Ce que Bush prépare contre Cuba

Fidel continue à lutter

Article de Ricardo Alarcon, Président de l’Assemblée Nationale, paru dans

El Economista

31 août 2006

« Le peuple de Cuba est, et de droit doit être, libre et indépendant ».

C’est par ces mots suant l’hypocrisie que le Congrès des Etats-Unis a

adopté en 1898 la Résolution Conjointe afin d’intervenir dans la guerre

que, nous, les Cubains, étions sur le point de gagner contre l’Espagne.

Ce contre quoi José Marti avait mis en garde à temps, en dénonçant « le

calcul cynique et la froide méchanceté » de la stratégie étasunienne,

devenait une réalité.

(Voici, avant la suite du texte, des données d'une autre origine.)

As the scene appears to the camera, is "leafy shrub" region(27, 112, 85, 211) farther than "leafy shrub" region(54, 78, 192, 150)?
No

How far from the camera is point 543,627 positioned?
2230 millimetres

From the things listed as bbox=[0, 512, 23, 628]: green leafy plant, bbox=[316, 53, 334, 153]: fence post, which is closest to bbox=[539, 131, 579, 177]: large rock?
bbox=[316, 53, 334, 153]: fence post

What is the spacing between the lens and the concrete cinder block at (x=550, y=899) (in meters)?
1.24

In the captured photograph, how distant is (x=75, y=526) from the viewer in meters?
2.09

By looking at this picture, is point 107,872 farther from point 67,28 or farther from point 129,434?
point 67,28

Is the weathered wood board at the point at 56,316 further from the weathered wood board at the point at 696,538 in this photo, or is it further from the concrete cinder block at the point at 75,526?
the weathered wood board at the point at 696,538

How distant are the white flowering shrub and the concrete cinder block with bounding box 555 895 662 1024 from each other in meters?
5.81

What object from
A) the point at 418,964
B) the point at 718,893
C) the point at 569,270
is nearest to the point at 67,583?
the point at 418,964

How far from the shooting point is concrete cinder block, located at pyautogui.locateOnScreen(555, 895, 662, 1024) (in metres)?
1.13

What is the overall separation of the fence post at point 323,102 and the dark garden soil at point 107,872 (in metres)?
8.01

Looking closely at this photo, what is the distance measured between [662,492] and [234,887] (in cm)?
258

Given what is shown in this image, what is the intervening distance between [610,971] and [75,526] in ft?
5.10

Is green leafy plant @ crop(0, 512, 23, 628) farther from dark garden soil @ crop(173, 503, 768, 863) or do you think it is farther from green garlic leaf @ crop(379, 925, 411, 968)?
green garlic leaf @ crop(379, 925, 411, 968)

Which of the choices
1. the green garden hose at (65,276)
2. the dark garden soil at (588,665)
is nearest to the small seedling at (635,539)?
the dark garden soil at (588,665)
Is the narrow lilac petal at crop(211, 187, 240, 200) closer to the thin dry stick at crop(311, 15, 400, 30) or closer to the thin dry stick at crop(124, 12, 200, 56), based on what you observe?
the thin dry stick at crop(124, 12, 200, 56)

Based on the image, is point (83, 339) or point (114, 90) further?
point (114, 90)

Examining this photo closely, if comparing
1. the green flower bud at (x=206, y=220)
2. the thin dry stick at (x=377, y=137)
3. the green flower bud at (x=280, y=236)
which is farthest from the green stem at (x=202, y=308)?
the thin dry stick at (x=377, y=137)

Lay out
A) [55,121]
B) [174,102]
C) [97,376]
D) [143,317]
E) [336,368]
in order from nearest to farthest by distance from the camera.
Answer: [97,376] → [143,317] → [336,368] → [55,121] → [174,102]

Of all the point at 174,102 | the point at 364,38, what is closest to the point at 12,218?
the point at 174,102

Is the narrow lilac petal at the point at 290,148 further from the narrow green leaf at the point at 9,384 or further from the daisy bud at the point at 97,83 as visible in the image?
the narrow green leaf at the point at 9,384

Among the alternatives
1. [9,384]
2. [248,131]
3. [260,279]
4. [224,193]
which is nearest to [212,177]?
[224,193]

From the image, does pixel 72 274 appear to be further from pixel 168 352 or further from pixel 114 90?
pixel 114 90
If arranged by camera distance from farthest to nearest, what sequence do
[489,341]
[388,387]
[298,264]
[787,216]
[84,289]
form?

Ce que Carlos Manuel de Cespédes avait découvert

s’avérait (« s’emparer de Cuba, c’est cela le secret de leur politique »

a écrit en 1870 le Père de la Patrie.)

George Bush, le sinistre personnage qui ne lit ni livres ni journaux ne

sait rien de tout cela, il n’en a d’ailleurs pas besoin, car il reçoit

ses ordres directement de Dieu pour faire la guerre, voler les élections

et commettre d’autres horreurs.

C’est la raison pour laquelle il répète avec une ignorance pathétique les

mots de 1898 avant de se retirer dans son ranch pour profiter de ses

vacances sans fin. Le pauvre diable croit qu’il peut avec de pauvres

phrases tromper un peuple qui, depuis un demi-siècle, s’est libéré de

l’inculture, connaît son histoire, en est fier et lui sera toujours

fidèle. Nous sommes nés en tant que Nation en luttant à la fois pour

l’égalité et pour la solidarité entre les êtres humains et contre une

puissance égoïste et toujours vorace, toujours prête à nous fouler aux

pieds et qui, sur nos plages, a commencé à construire un Empire qu’elle

veut universel aujourd’hui. L’alternative est simple : vaincre cet

entêtement ou disparaître en tant que peuple.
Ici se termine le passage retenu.